Researchers aren’t 100 percent sure why some people experience this hard-core crash of emotions after sex, but it likely has something to do with our body’s reaction to all the hormones and emotions that come with sex, according to sexologists. “I believe that when an orgasm takes place, it triggers a release. For most, it’s a stress release, but for others they find their body also releasing tears, emotions, and aggressiveness,” says Sunny Rodgers, a certified clinical sexologist and sex coach in Los Angeles. In this way, it’s often linked to past sexual trauma, she says.
This is exactly what it felt like for me. Every time I orgasmed, it was like I was releasing the deep emotional anguish of my failing relationship. It was sorrowful, painful, and depressing. Instead of riding a wave of pleasure, I would roll over and quietly weep until I fell asleep, lost in my own head and heartache.

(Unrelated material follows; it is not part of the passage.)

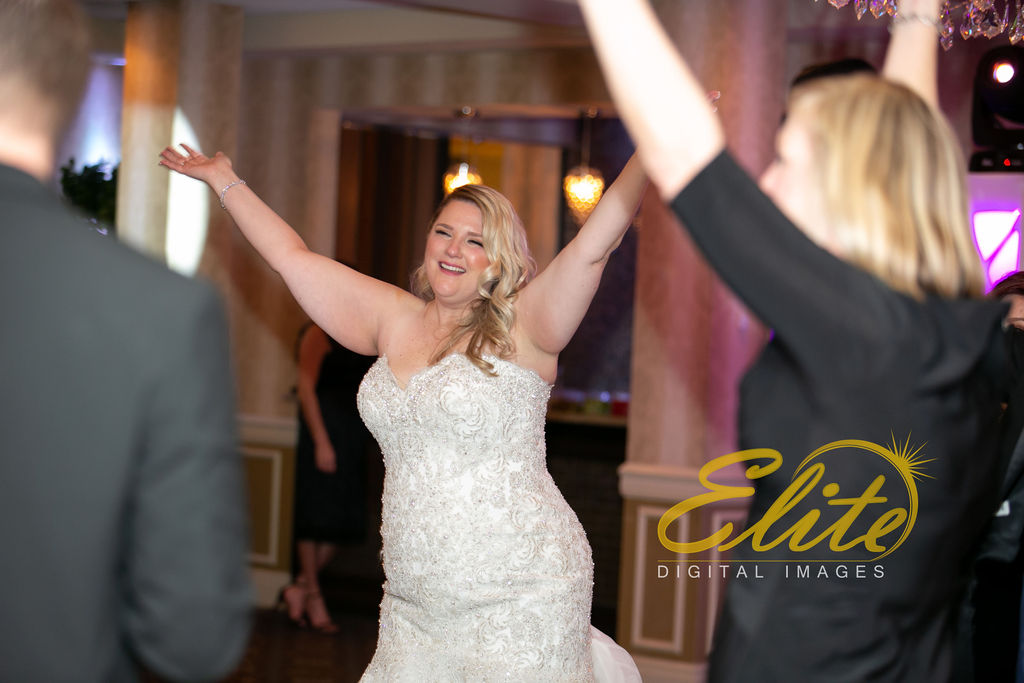 Elite Entertainment_ NJWedding_ EliteDigitalImages_DoubleTree_Michele and David (5)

When the relationship finally ended, so did the PCD—or so I thought. For a while, I would have casual sex with decent men and women and feel completely fine afterward. I still cried myself to sleep over my breakup, but I wasn’t sad after sex—sex finally felt pleasurable again.

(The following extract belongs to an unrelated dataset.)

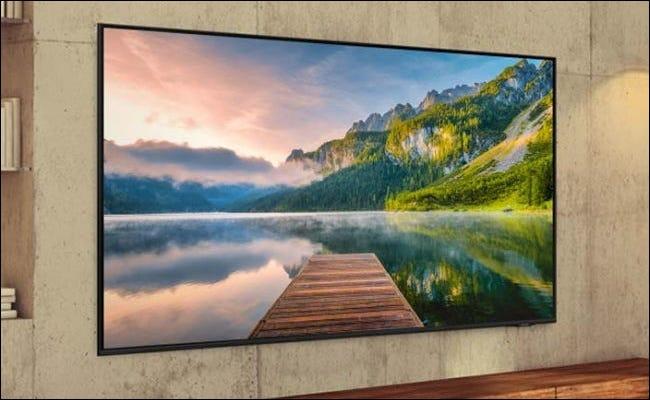 Samsung TV montado en la pared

Before long, I found myself spending time with someone new who made me feel things I didn’t think I’d ever feel again. The sex was amazing, and he was lovely and kind. But one night, after some of the truly head-over-heels sex—the kind that happens only in the glow of a budding relationship—my postcoital dysphoria came back with a vengeance. In the aftermath of my orgasm, I felt totally despondent, like I had fallen to the bottom of a well. After my boyfriend fell asleep, I crept into the living room where I stayed awake for hours crying.
The PCD kept coming back—not every time we had sex but enough to leave both me and my partner feeling helpless. We would have wonderful sex followed by a wave of desolation. What the hell was wrong with me? We were happy. I was happy. This was a good relationship where I felt cherished and safe.
“Often we think we’ve processed a past trauma”—big or small—“but the effects can linger,” Rodgers says. The important thing is not to judge those feelings, or yourself for having them. “I try to explain that the stress release of sex can allow other pent-up emotions to be released,” she says. “Allowing those feelings to happen and dissipate can be healing.”
My episodes of postcoital crying are becoming less and less frequent, and I am happy to report my partner and I still have a robust and fabulous sex life—I never feel like a sexually needy burden to him. But the specter of PCD is still there. Frankly, it makes sex kind of scary when you know intense melancholy can follow. It’s almost like its own kind of trauma, a constant pang of fear in the back of mind that my PCD will return.
Like any sort of depression or trauma, there’s no miracle cure that will guarantee I never feel like curling up into a ball, vulnerable and alone, after sex with my partner. There’s no instant fix that can erase the feelings of unworthiness that worked their way into my subconscious during my last relationship. So my strategy is three-pronged: talk honestly with my partner about how I’m feeling, devote myself to self-care (writing in my journal and taking hot baths with CBD oil are my jam) when I’m feeling fragile, and acknowledge the fact that these feelings will pass and that they’re not my fault.
It’s a work in progress, but in the meantime I’m keeping tissues by the bed and my therapist on speed dial.